SUPPLIED ENTRIES:
----------------------------------------
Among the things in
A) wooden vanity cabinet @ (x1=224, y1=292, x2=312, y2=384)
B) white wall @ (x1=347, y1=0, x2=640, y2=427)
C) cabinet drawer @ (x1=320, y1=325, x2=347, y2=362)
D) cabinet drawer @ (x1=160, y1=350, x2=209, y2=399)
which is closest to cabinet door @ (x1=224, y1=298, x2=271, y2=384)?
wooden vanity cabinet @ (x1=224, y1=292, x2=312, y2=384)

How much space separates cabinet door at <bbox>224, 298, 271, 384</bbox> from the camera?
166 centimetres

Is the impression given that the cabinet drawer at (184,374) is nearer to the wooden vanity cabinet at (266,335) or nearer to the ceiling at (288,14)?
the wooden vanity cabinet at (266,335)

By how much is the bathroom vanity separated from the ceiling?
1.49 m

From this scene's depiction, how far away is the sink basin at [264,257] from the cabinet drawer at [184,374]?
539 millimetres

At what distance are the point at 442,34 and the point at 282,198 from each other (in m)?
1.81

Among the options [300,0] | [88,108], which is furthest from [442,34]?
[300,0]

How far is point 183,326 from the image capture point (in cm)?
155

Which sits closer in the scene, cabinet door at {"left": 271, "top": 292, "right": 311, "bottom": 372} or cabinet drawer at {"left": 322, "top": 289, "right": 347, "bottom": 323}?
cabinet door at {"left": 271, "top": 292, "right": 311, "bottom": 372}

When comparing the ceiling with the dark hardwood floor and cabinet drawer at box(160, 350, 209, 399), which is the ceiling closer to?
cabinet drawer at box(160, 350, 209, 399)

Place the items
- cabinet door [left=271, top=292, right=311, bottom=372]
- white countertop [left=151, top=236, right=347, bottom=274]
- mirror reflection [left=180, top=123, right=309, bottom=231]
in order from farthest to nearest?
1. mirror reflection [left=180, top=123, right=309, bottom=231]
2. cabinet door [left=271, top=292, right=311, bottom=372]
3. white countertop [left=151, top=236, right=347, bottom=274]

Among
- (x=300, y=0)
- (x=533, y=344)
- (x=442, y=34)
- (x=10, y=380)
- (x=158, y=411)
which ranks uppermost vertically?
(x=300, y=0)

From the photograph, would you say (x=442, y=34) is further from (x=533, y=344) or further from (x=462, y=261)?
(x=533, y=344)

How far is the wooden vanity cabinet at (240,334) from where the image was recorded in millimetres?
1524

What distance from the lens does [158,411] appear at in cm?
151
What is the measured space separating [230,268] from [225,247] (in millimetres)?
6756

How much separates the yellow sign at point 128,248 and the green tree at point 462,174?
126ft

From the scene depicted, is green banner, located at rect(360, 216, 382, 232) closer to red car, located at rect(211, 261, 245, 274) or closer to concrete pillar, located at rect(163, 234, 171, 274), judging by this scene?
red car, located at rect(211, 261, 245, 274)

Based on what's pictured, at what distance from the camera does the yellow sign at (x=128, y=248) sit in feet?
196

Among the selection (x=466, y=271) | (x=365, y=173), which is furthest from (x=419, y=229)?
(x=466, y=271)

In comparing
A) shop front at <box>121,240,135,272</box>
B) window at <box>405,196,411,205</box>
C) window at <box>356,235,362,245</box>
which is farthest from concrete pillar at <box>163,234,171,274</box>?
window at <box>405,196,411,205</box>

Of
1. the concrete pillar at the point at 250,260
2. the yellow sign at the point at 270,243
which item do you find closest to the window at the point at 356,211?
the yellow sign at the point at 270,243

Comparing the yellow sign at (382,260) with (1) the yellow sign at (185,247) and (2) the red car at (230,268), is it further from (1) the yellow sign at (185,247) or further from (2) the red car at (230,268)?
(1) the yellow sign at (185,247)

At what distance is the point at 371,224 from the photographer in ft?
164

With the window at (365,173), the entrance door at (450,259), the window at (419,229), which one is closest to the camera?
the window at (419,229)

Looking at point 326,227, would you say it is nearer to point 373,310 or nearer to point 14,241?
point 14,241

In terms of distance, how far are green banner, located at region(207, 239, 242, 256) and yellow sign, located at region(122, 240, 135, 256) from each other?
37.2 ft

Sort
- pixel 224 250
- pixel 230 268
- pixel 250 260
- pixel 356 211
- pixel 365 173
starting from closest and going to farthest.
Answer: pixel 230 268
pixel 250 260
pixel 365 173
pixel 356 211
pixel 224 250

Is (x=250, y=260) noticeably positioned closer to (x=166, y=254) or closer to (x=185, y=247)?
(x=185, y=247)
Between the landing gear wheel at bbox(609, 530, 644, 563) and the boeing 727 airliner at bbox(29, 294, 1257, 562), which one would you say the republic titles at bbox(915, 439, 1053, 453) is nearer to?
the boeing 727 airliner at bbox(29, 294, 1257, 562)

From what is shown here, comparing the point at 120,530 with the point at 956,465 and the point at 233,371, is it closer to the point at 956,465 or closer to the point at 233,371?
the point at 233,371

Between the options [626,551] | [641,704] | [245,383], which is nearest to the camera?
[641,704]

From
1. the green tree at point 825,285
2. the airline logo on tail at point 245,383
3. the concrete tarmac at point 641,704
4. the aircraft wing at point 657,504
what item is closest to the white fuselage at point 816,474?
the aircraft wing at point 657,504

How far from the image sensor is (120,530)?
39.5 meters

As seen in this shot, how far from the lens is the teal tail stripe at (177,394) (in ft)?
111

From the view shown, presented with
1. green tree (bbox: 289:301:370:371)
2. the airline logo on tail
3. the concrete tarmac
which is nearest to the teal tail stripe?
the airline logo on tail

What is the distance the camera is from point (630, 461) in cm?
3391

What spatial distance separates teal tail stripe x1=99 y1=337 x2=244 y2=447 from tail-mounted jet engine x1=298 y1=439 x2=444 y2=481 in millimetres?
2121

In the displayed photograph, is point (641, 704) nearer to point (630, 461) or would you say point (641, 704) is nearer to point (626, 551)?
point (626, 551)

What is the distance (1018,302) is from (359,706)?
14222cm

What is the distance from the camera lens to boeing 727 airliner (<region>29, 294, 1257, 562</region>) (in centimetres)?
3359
----------------------------------------
SET EXERCISE:
Using the listing above, reproduce each line without omission.

RESPONSE:
Among the things in
A) wooden vanity cabinet @ (x1=224, y1=292, x2=312, y2=384)
B) white wall @ (x1=347, y1=0, x2=640, y2=427)
C) cabinet drawer @ (x1=320, y1=325, x2=347, y2=362)
D) cabinet drawer @ (x1=160, y1=350, x2=209, y2=399)
which is closest to cabinet door @ (x1=224, y1=298, x2=271, y2=384)?
wooden vanity cabinet @ (x1=224, y1=292, x2=312, y2=384)

How much space separates cabinet door at <bbox>224, 298, 271, 384</bbox> from the camera?
166 centimetres

Is the impression given that the cabinet drawer at (184,374) is nearer to the wooden vanity cabinet at (266,335) or nearer to the ceiling at (288,14)?
the wooden vanity cabinet at (266,335)

By how much is the bathroom vanity separated from the ceiling?
1.49 m

From this scene's depiction, how far away is the sink basin at [264,257] from the cabinet drawer at [184,374]?
539 millimetres

At what distance are the point at 442,34 and the point at 282,198 from each other (in m)?
1.81

Among the options [300,0] | [88,108], which is furthest from [442,34]?
[300,0]

How far is point 183,326 from the image capture point (in cm)?
155

Which sits closer in the scene, cabinet door at {"left": 271, "top": 292, "right": 311, "bottom": 372} or cabinet drawer at {"left": 322, "top": 289, "right": 347, "bottom": 323}?
cabinet door at {"left": 271, "top": 292, "right": 311, "bottom": 372}

When comparing the ceiling with the dark hardwood floor and cabinet drawer at box(160, 350, 209, 399), which is the ceiling closer to?
cabinet drawer at box(160, 350, 209, 399)

Place the items
- cabinet door [left=271, top=292, right=311, bottom=372]
- white countertop [left=151, top=236, right=347, bottom=274]
- mirror reflection [left=180, top=123, right=309, bottom=231]
in order from farthest to nearest?
1. mirror reflection [left=180, top=123, right=309, bottom=231]
2. cabinet door [left=271, top=292, right=311, bottom=372]
3. white countertop [left=151, top=236, right=347, bottom=274]

Among
- (x=300, y=0)
- (x=533, y=344)
- (x=442, y=34)
- (x=10, y=380)
- (x=158, y=411)
which ranks uppermost vertically?
(x=300, y=0)

From the photograph, would you say (x=442, y=34) is further from (x=533, y=344) or further from (x=462, y=261)?
(x=533, y=344)

How far is the wooden vanity cabinet at (240,334) from where the image was recorded in millimetres?
1524

What distance from the lens does [158,411] appear at in cm?
151
What is the measured space separating [230,268] from [225,247] (in millimetres)?
6756

How much separates the yellow sign at point 128,248 and the green tree at point 462,174?
126ft

From the scene depicted, is green banner, located at rect(360, 216, 382, 232) closer to red car, located at rect(211, 261, 245, 274) or closer to concrete pillar, located at rect(163, 234, 171, 274), judging by this scene?
red car, located at rect(211, 261, 245, 274)

Based on what's pictured, at what distance from the camera does the yellow sign at (x=128, y=248) sit in feet?
196

Among the selection (x=466, y=271) | (x=365, y=173), which is furthest from (x=419, y=229)?
(x=466, y=271)

In comparing
A) shop front at <box>121,240,135,272</box>
B) window at <box>405,196,411,205</box>
C) window at <box>356,235,362,245</box>
which is farthest from concrete pillar at <box>163,234,171,274</box>?
window at <box>405,196,411,205</box>

Of
1. the concrete pillar at the point at 250,260
2. the yellow sign at the point at 270,243
which item do you find closest to the window at the point at 356,211?
the yellow sign at the point at 270,243

Comparing the yellow sign at (382,260) with (1) the yellow sign at (185,247) and (2) the red car at (230,268), is it further from (1) the yellow sign at (185,247) or further from (2) the red car at (230,268)?
(1) the yellow sign at (185,247)

At what distance is the point at 371,224 from the photographer in ft?
164

With the window at (365,173), the entrance door at (450,259), the window at (419,229), which one is closest to the camera?
the window at (419,229)

Looking at point 326,227, would you say it is nearer to point 373,310 or nearer to point 14,241?
point 14,241

In terms of distance, how far are green banner, located at region(207, 239, 242, 256) and yellow sign, located at region(122, 240, 135, 256) from each other?
37.2 ft

Sort
- pixel 224 250
- pixel 230 268
- pixel 250 260
- pixel 356 211
- pixel 365 173
starting from closest and going to farthest.
Answer: pixel 230 268
pixel 250 260
pixel 365 173
pixel 356 211
pixel 224 250

Is (x=250, y=260) noticeably positioned closer to (x=166, y=254) or closer to (x=185, y=247)?
(x=185, y=247)
Between the landing gear wheel at bbox(609, 530, 644, 563) and the boeing 727 airliner at bbox(29, 294, 1257, 562), which one would you say the republic titles at bbox(915, 439, 1053, 453) is nearer to?
the boeing 727 airliner at bbox(29, 294, 1257, 562)

From what is shown here, comparing the point at 120,530 with the point at 956,465 and the point at 233,371, is it closer to the point at 956,465 or closer to the point at 233,371?
the point at 233,371

Between the options [626,551] | [641,704] | [245,383], which is nearest to the camera?
[641,704]

From
1. the green tree at point 825,285
2. the airline logo on tail at point 245,383
3. the concrete tarmac at point 641,704
4. the aircraft wing at point 657,504
what item is closest to the white fuselage at point 816,474?
the aircraft wing at point 657,504

How far from the image sensor is (120,530)?
39.5 meters

As seen in this shot, how far from the lens is the teal tail stripe at (177,394) (in ft)?
111

From the view shown, presented with
1. green tree (bbox: 289:301:370:371)
2. the airline logo on tail
3. the concrete tarmac
which is nearest to the teal tail stripe?
the airline logo on tail

What is the distance the camera is from point (630, 461) in cm?
3391

What spatial distance separates teal tail stripe x1=99 y1=337 x2=244 y2=447 from tail-mounted jet engine x1=298 y1=439 x2=444 y2=481 in millimetres?
2121

In the displayed photograph, is point (641, 704) nearer to point (630, 461) or would you say point (641, 704) is nearer to point (626, 551)?
point (626, 551)

What is the distance (1018,302) is from (359,706)?
14222cm

What is the distance from the camera lens to boeing 727 airliner (<region>29, 294, 1257, 562</region>) (in centimetres)?
3359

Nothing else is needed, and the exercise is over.